> _SUPPLIED TEXT_:

BEGIN

Zoo and public aquarium in Chula Vista, California, US

The Living Coast Discovery Center is a zoo and public aquarium in Chula Vista, California. An environmental education center, it is located in the Sweetwater Marsh Unit of San Diego National Wildlife Refuge. Permanent displays at the Living Coast focus on native animals and plants found in Southern California and San Diego Bay.

==History==
The center was originally opened in 1987 as the Chula Vista Nature Interpretive Center; it was owned and operated by the City of Chula Vista. In 2010, the organization transitioned over to an independent 501(c)(3) nonprofit and its current name.

==Exhibits==
The site consists of several large exhibit spaces:

- Turtle Lagoon – Green sea turtles
- Discovery Center Galleria – includes seahorses, jellyfish, eels, sharks, lobsters, crabs, octopus, garibaldi damselfish, sea stars, snakes, lizards
- Shark & Ray Experience & Sting Ray Touch pool – Leopard sharks, grey smooth-hound sharks, horn sharks, swell shark, shovelnose guitarfish, bat rays, round rays, diamond rays, crabs, fish, and loggerhead sea turtle
- Burrowing Owl Courtyard
- Shorebird Aviary – light-footed Ridgway's rail, black-crowned night heron, black oystercatcher, red-breasted merganser, hooded merganser, and more
- Raptor Row – red-tailed hawk, red-shouldered hawk, Cooper’s hawk, peregrine falcon, turkey vulture, barn owl, great horned owl, burrowing owl, American kestrel
- Eagle Mesa – golden eagle, bald eagle
- Native plant gardens and composting demonstration garden

There are 1.5 miles of trails from the center of San Diego National Wildlife Refuge out to the shore of San Diego Bay.

END

> _SOURCE MATERIAL_:
BEGIN

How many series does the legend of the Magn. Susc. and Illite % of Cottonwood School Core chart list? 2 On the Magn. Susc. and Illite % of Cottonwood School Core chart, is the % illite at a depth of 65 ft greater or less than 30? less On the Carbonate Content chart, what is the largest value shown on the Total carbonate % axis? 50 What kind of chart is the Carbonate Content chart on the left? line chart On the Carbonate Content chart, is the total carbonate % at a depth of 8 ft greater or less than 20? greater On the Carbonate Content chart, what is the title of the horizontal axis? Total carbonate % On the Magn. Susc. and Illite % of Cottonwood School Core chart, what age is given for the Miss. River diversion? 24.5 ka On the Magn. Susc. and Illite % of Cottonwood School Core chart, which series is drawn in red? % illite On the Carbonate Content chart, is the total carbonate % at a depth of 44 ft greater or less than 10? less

END

> _PROMPT 1_: According to the Living Coast Discovery Center passage, under what name did the center first open in 1987?
> _PROMPT 2_: From the Living Coast Discovery Center passage, quote the stretch from "Zoo and public aquarium in Chula Vista, California, US" through "its current name.".
The material plays no part in what is asked here.

> _TASK OUTPUT 1_: The Chula Vista Nature Interpretive Center.

> _TASK OUTPUT 2_:
Zoo and public aquarium in Chula Vista, California, US

The Living Coast Discovery Center is a zoo and public aquarium in Chula Vista, California. An environmental education center, it is located in the Sweetwater Marsh Unit of San Diego National Wildlife Refuge. Permanent displays at the Living Coast focus on native animals and plants found in Southern California and San Diego Bay.

==History==
The center was originally opened in 1987 as the Chula Vista Nature Interpretive Center; it was owned and operated by the City of Chula Vista. In 2010, the organization transitioned over to an independent 501(c)(3) nonprofit and its current name.